Have you been looking for wholesome and fast to cook simple vegetarian recipes? Most vegetarian recipes are oily and consist of unhealthy ingredients. If you are looking for delicious and wholesome vegan recipes, then I am sure you’d benefit a whole lot from the two quick vegetarian recipes below. They come with a excellent Asian taste as well. Go ahead and give it a try to appreciate them with your family and close friends.
Stir-Fried Vegetarian Rice Vermicelli
Serves 4-6
7 starch, four ½ meat, three vegetable, 1 ½ fat
Protein 76g
Fat 36g
Carbohydrate 164g
Total Calories 1280
150g rice vermicelli (soaked and drained)
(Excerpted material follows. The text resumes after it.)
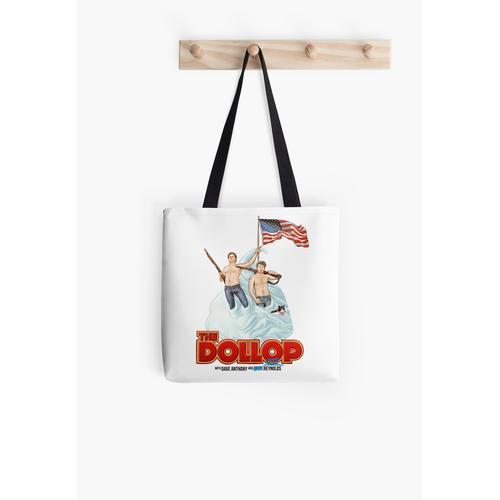 DOLLOP - Die Historiker Tasche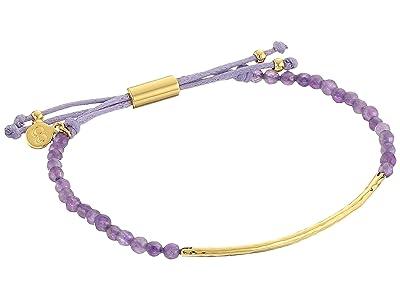 gorjana Power Gemstone Bracelet (Amethyst) Bracelet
1 small can (120g) braised gluten (mock abalone or duck)
2 eggs (lightly beaten)
one tsp sesame oil
4 cloves garlic
five black mushrooms (soaked and shredded)
2 cups cabbage (finely shredded)
2 cups French beans (finely shredded)
2 carrots (finely shredded)
4 cups beansprouts (tailed)
2 Tbsp light soya sauce or fish sauce
Salt and pepper to taste
Chopped parsley
three limes (halved)
3 clean chilies (reduce into rings)
Soak vermicelli in warm water (not hot) until soft, drain thoroughly. Cook beaten eggs inside a lightly oiled omellete pan, remove and shred thinly, set apart.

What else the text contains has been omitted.